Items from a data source
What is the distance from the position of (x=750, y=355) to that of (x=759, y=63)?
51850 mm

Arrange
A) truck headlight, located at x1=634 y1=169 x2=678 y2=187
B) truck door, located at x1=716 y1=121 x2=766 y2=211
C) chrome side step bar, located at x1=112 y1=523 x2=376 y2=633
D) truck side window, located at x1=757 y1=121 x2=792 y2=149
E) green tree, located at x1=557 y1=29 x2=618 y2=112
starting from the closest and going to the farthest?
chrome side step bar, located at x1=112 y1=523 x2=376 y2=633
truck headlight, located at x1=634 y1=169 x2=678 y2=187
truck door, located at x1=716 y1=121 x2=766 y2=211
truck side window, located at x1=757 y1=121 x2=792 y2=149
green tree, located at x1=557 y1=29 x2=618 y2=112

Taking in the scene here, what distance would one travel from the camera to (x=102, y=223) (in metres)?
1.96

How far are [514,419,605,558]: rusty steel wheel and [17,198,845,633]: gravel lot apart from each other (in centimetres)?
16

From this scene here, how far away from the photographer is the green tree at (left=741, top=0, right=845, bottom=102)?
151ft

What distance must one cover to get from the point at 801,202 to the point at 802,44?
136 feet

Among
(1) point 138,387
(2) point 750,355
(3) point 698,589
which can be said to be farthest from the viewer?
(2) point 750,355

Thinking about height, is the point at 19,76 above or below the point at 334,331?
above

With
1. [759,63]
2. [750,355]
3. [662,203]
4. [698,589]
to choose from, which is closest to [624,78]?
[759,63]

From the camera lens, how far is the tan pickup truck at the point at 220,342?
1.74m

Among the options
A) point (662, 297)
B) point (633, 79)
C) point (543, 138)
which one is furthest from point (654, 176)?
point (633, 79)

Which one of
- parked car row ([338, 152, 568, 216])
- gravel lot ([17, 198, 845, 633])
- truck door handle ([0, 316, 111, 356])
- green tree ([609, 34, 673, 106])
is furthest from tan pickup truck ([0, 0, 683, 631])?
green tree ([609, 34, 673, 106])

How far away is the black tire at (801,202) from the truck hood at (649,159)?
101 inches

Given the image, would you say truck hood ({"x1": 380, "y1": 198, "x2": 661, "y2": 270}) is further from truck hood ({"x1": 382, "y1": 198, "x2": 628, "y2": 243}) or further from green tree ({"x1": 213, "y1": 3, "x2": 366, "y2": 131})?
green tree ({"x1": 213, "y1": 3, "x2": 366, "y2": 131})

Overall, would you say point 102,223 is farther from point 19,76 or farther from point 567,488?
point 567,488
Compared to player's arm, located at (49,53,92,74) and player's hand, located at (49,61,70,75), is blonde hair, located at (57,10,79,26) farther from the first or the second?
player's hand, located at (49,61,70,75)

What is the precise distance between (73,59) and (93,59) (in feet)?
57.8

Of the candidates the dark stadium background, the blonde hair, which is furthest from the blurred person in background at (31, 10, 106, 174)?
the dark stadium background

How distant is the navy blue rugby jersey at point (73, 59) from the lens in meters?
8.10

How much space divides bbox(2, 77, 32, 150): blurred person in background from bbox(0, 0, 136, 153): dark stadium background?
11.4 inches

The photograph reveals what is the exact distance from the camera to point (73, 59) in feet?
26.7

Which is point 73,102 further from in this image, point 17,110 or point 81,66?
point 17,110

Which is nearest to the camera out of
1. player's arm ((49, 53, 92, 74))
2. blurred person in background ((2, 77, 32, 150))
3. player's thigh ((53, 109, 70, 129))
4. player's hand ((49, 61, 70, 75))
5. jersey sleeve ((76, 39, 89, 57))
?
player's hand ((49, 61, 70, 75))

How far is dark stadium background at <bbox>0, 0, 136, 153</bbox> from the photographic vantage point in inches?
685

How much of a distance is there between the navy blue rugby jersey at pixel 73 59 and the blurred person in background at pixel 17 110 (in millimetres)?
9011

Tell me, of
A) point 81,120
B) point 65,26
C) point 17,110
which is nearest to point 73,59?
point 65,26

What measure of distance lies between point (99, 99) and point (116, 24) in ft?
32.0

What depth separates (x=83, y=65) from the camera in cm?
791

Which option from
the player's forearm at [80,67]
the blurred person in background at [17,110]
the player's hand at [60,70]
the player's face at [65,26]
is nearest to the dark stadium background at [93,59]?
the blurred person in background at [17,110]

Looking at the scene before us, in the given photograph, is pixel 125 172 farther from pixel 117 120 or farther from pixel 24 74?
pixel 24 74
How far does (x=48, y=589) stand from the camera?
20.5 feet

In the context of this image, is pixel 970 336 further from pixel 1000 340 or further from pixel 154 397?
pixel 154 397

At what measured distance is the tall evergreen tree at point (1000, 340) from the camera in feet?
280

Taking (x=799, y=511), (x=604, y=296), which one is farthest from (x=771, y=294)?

**Short problem:** Please write out all of the records above again, switching every "truck door handle" to "truck door latch" and leaving everything else unchanged.

**Solution to this task:**
What is the distance from the position of (x=750, y=355) to that of (x=759, y=63)?
51850 mm

Arrange
A) truck headlight, located at x1=634 y1=169 x2=678 y2=187
B) truck door, located at x1=716 y1=121 x2=766 y2=211
C) chrome side step bar, located at x1=112 y1=523 x2=376 y2=633
D) truck side window, located at x1=757 y1=121 x2=792 y2=149
E) green tree, located at x1=557 y1=29 x2=618 y2=112
starting from the closest and going to the farthest?
chrome side step bar, located at x1=112 y1=523 x2=376 y2=633
truck headlight, located at x1=634 y1=169 x2=678 y2=187
truck door, located at x1=716 y1=121 x2=766 y2=211
truck side window, located at x1=757 y1=121 x2=792 y2=149
green tree, located at x1=557 y1=29 x2=618 y2=112

Taking in the scene here, what distance would one travel from the camera to (x=102, y=223) (in metres)?
1.96

How far are [514,419,605,558]: rusty steel wheel and [17,198,845,633]: gravel lot apart from each other (in centimetres)?
16

From this scene here, how far away from the photographer is the green tree at (left=741, top=0, right=845, bottom=102)?
151ft

What distance must one cover to get from the point at 801,202 to the point at 802,44?
136 feet

Among
(1) point 138,387
(2) point 750,355
(3) point 698,589
which can be said to be farthest from the viewer?
(2) point 750,355

Thinking about height, is the point at 19,76 above or below the point at 334,331?
above

With
1. [759,63]
2. [750,355]
3. [662,203]
4. [698,589]
to choose from, which is closest to [624,78]?
[759,63]

From the camera lens, how far is the tan pickup truck at the point at 220,342?
1.74m

Among the options
A) point (662, 297)
B) point (633, 79)
C) point (543, 138)
which one is furthest from point (654, 176)?
point (633, 79)

Which one of
- parked car row ([338, 152, 568, 216])
- gravel lot ([17, 198, 845, 633])
- truck door latch ([0, 316, 111, 356])
- green tree ([609, 34, 673, 106])
is furthest from tan pickup truck ([0, 0, 683, 631])?
green tree ([609, 34, 673, 106])

How far away is the black tire at (801,202) from the truck hood at (649,159)?
101 inches

Given the image, would you say truck hood ({"x1": 380, "y1": 198, "x2": 661, "y2": 270}) is further from truck hood ({"x1": 382, "y1": 198, "x2": 628, "y2": 243}) or further from green tree ({"x1": 213, "y1": 3, "x2": 366, "y2": 131})?
green tree ({"x1": 213, "y1": 3, "x2": 366, "y2": 131})

Overall, would you say point 102,223 is farther from point 19,76 or farther from point 567,488?
point 567,488
Compared to player's arm, located at (49,53,92,74) and player's hand, located at (49,61,70,75), is blonde hair, located at (57,10,79,26) farther from the first or the second?
player's hand, located at (49,61,70,75)

What is the precise distance between (73,59) and (93,59) (in feet)?
57.8

Of the candidates the dark stadium background, the blonde hair, which is furthest from the blurred person in background at (31, 10, 106, 174)?
the dark stadium background

How distant is the navy blue rugby jersey at point (73, 59) from the lens in meters?
8.10

How much space divides bbox(2, 77, 32, 150): blurred person in background from bbox(0, 0, 136, 153): dark stadium background?
11.4 inches

The photograph reveals what is the exact distance from the camera to point (73, 59) in feet?
26.7

Which is point 73,102 further from in this image, point 17,110 or point 81,66?
point 17,110

Which is nearest to the camera out of
1. player's arm ((49, 53, 92, 74))
2. blurred person in background ((2, 77, 32, 150))
3. player's thigh ((53, 109, 70, 129))
4. player's hand ((49, 61, 70, 75))
5. jersey sleeve ((76, 39, 89, 57))
?
player's hand ((49, 61, 70, 75))

How far is dark stadium background at <bbox>0, 0, 136, 153</bbox> from the photographic vantage point in inches?
685

How much of a distance is there between the navy blue rugby jersey at pixel 73 59 and the blurred person in background at pixel 17 110 (in millimetres)?
9011

Tell me, of
A) point 81,120
B) point 65,26
C) point 17,110
which is nearest to point 73,59?
point 65,26

What measure of distance lies between point (99, 99) and point (116, 24) in ft?
32.0

What depth separates (x=83, y=65) from the camera in cm?
791

Which option from
the player's forearm at [80,67]
the blurred person in background at [17,110]
the player's hand at [60,70]
the player's face at [65,26]
is nearest to the dark stadium background at [93,59]?
the blurred person in background at [17,110]

Looking at the scene before us, in the given photograph, is pixel 125 172 farther from pixel 117 120 or farther from pixel 24 74?
pixel 24 74
How far does (x=48, y=589) stand from the camera?
20.5 feet

In the context of this image, is pixel 970 336 further from pixel 1000 340 or further from pixel 154 397?
pixel 154 397

At what measured distance is the tall evergreen tree at point (1000, 340) from the camera in feet?
280

Taking (x=799, y=511), (x=604, y=296), which one is farthest from (x=771, y=294)?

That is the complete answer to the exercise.